Work task 1:
From the post on cosmological distances, give the part that opens with the words "That is basically" and closes with "than luminosity distances." again, changing "trigonometry" to "geometry".
──────── Selected passage
Archive for proper distance

Thoughts on Cosmological Distances

Posted in The Universe and Stuff with tags , , , , , on July 18, 2019 by telescoper

At the risk of giving the impression that I’m obsessed with the issue of the Hubble constant, I thought I’d do a quick post about something vaguely related to that which I happened to be thinking about the other night.

It has been remarked that the two allegedly discrepant sets of measures of the cosmological distance scale seen, for example, in the diagram below differ in that the low values are global measures (based on observations at high redshift) while the high values of are local (based on direct determinations using local sources, specifically stars of various types).

The above Figure is taken from the paper I blogged about a few days ago here.

That is basically true. There is, however, another difference in the two types of determination: the high values of the Hubble constant are generally related to interpretations of the measured brightness of observed sources (i.e. they are luminosity distances) while the lower values are generally based on trigonometry (specifically they are angular diameter distances). Observations of the cosmic microwave background temperature pattern, baryon acoustic oscillations in the matter power-spectum, and gravitational lensing studies all involve angular-diameter distances rather than luminosity distances.

Before going on let me point out that the global (cosmological) determinations of the Hubble constant are indirect in that they involve the simultaneous determination of a set of parameters based on a detailed model. The Hubble constant is not one of the basic parameters inferred from cosmological observations, it is derived from the others. One does not therefore derive the global estimates in the same way as the local ones, so I’m simplifying things a lot in the following discussion which I am not therefore claiming to be a resolution of the alleged discrepancy. I’m just thinking out loud, so to speak.
────────────────
──────── Exercise data
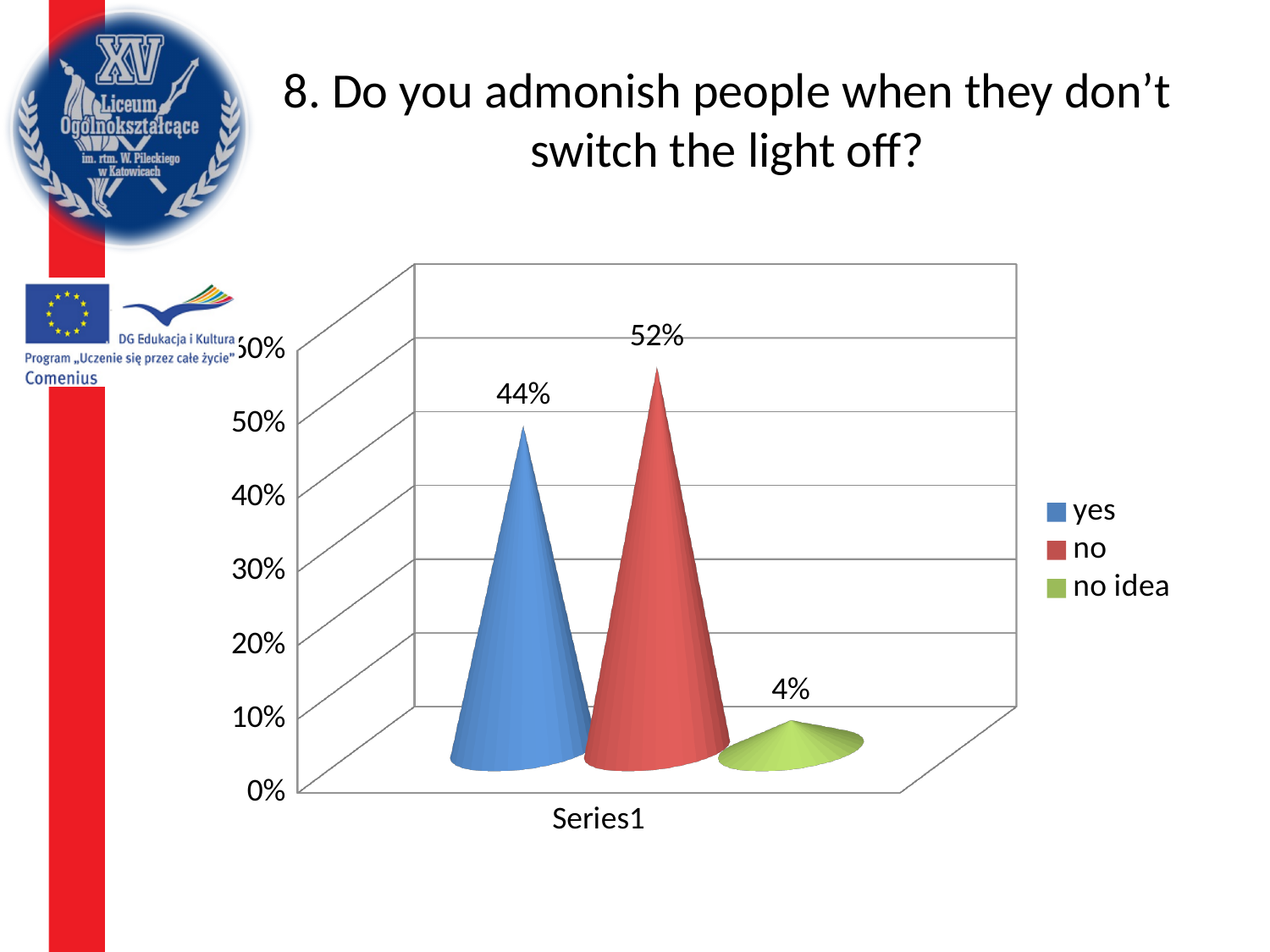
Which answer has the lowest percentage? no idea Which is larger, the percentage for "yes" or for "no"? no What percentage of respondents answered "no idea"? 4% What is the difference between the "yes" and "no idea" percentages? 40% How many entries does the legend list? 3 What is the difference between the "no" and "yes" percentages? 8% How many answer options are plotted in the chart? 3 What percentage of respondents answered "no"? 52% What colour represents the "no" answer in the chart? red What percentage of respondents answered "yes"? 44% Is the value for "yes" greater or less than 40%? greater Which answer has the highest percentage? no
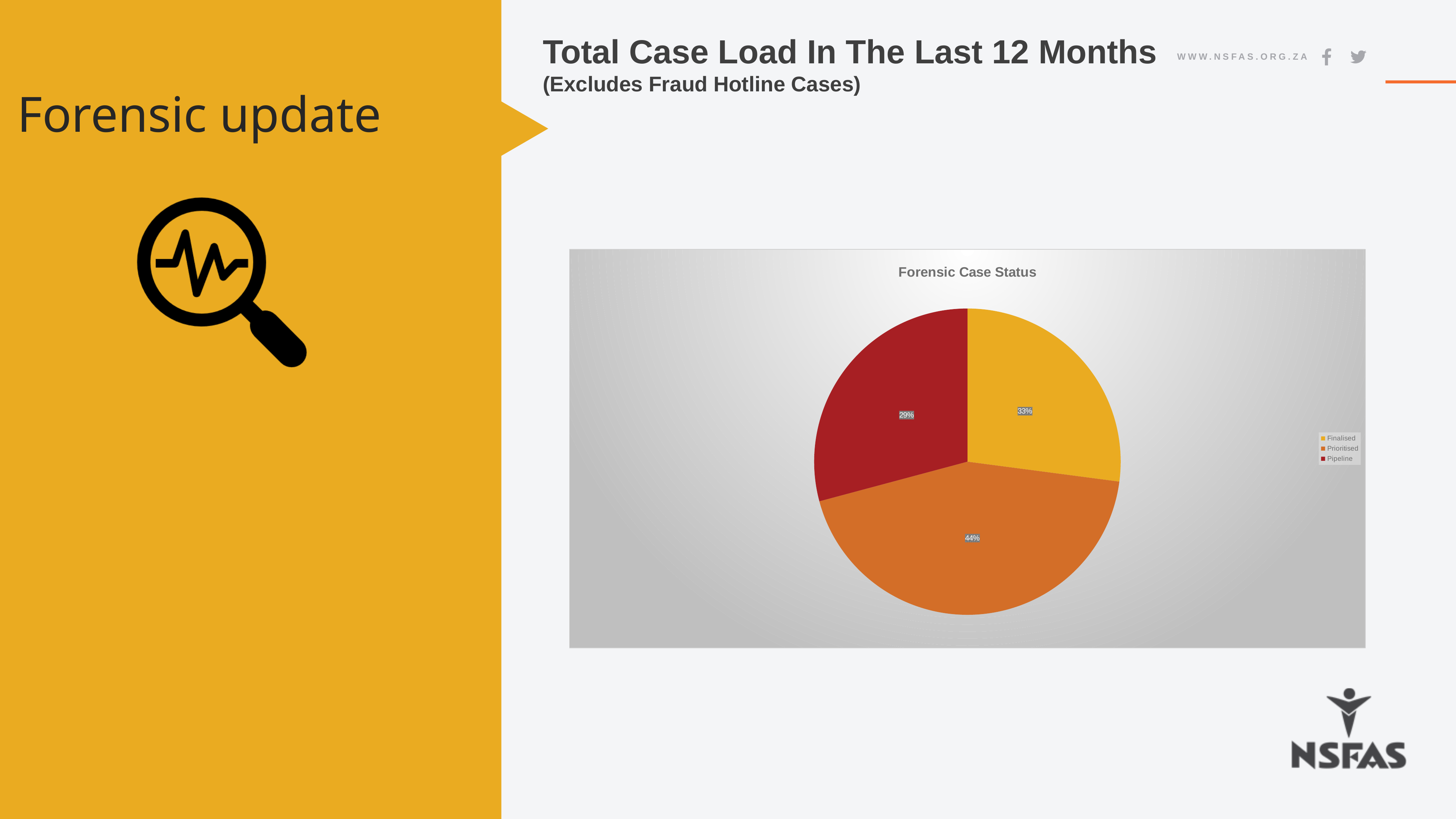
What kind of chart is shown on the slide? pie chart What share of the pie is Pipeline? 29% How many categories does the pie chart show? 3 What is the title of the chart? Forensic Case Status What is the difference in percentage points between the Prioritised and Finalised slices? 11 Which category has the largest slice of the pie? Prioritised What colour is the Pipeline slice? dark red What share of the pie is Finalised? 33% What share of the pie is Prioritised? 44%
────────────────
──────── Exercise data
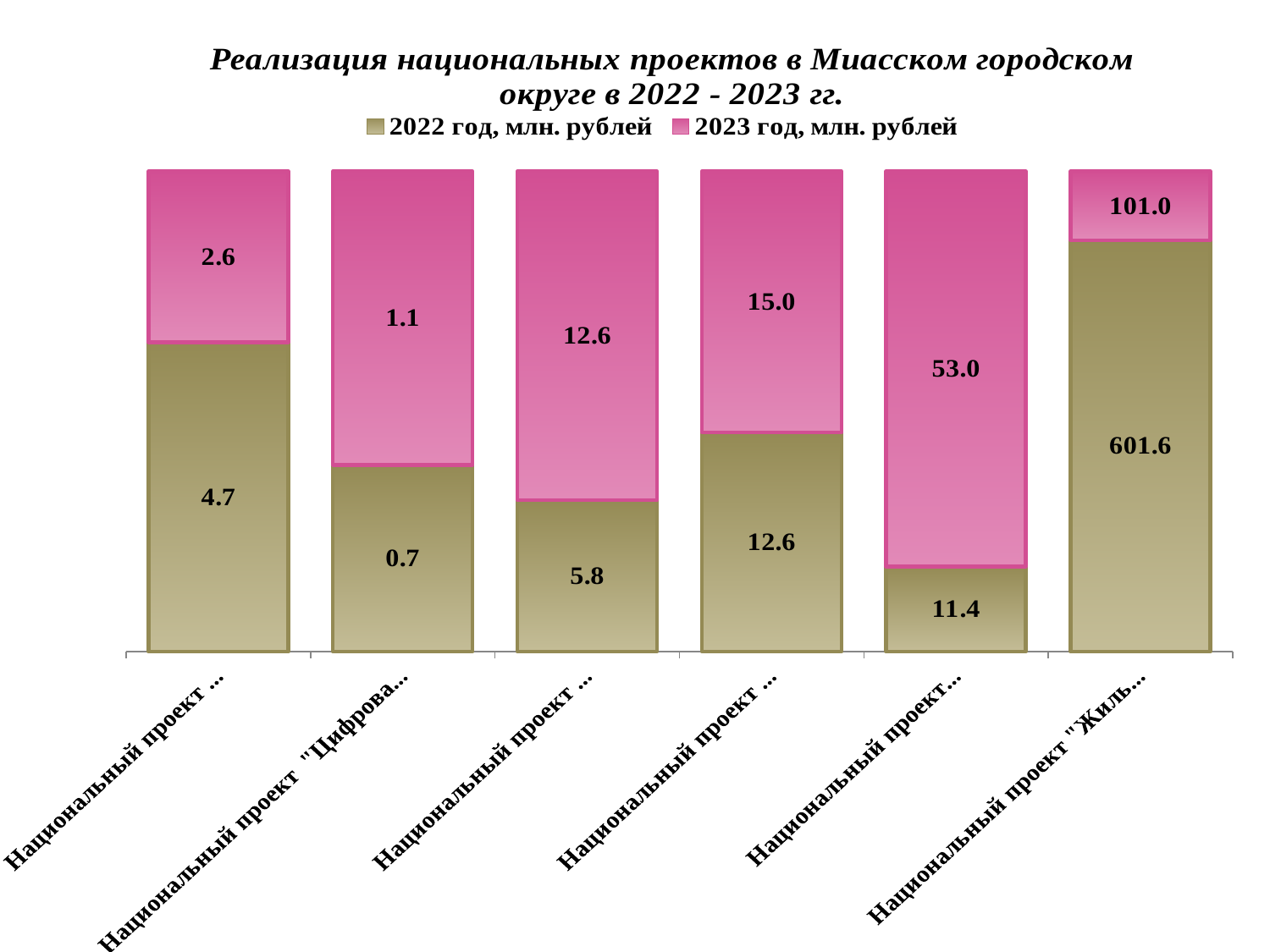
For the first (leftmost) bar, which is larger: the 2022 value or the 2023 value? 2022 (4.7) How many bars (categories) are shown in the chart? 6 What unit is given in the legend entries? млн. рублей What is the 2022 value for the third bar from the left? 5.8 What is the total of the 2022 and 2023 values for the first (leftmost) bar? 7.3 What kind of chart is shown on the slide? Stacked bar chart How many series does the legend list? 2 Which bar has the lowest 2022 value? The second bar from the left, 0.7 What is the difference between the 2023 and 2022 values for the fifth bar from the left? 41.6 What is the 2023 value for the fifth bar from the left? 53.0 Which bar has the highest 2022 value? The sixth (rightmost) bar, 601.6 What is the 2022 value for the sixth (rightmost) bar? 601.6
────────────────
──────── Exercise data
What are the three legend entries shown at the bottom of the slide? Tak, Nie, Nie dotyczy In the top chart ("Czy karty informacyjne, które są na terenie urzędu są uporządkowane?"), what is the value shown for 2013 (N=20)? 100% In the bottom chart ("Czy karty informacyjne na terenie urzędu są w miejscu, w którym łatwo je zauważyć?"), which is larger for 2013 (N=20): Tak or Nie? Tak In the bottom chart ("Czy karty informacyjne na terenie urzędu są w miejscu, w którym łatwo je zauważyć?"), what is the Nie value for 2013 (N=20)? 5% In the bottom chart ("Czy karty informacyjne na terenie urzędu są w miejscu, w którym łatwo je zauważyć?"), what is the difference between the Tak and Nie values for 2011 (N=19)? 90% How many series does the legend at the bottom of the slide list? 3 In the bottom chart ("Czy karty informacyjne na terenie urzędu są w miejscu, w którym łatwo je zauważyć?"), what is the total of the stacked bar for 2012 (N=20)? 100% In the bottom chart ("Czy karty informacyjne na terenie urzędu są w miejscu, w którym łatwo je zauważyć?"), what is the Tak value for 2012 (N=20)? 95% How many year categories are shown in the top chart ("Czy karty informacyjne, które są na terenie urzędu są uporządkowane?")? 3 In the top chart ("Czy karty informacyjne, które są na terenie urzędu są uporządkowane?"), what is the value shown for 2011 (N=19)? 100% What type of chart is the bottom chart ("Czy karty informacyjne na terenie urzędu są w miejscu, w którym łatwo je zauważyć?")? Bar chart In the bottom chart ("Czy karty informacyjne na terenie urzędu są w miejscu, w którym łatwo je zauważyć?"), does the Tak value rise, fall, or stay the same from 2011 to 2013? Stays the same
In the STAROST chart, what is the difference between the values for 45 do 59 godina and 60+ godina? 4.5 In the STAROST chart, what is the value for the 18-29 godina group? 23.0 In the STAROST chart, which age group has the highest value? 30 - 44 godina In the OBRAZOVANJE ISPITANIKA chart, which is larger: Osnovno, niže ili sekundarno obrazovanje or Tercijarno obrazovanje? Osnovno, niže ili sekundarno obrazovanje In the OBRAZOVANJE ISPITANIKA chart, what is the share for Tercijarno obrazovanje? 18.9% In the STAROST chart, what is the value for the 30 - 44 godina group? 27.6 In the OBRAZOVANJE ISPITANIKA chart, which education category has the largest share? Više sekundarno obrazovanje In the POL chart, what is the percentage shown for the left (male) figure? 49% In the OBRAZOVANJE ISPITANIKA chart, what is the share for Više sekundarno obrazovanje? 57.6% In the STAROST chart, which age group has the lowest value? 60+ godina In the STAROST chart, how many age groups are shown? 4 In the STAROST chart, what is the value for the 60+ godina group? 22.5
────────────────
Work task 2:
Show every row above that contains the word "Pipeline".

Response box 1:
That is basically true. There is, however, another difference in the two types of determination: the high values of the Hubble constant are generally related to interpretations of the measured brightness of observed sources (i.e. they are luminosity distances) while the lower values are generally based on geometry (specifically they are angular diameter distances). Observations of the cosmic microwave background temperature pattern, baryon acoustic oscillations in the matter power-spectum, and gravitational lensing studies all involve angular-diameter distances rather than luminosity distances.

Response box 2:
What kind of chart is shown on the slide? pie chart What share of the pie is Pipeline? 29% How many categories does the pie chart show? 3 What is the title of the chart? Forensic Case Status What is the difference in percentage points between the Prioritised and Finalised slices? 11 Which category has the largest slice of the pie? Prioritised What colour is the Pipeline slice? dark red What share of the pie is Finalised? 33% What share of the pie is Prioritised? 44%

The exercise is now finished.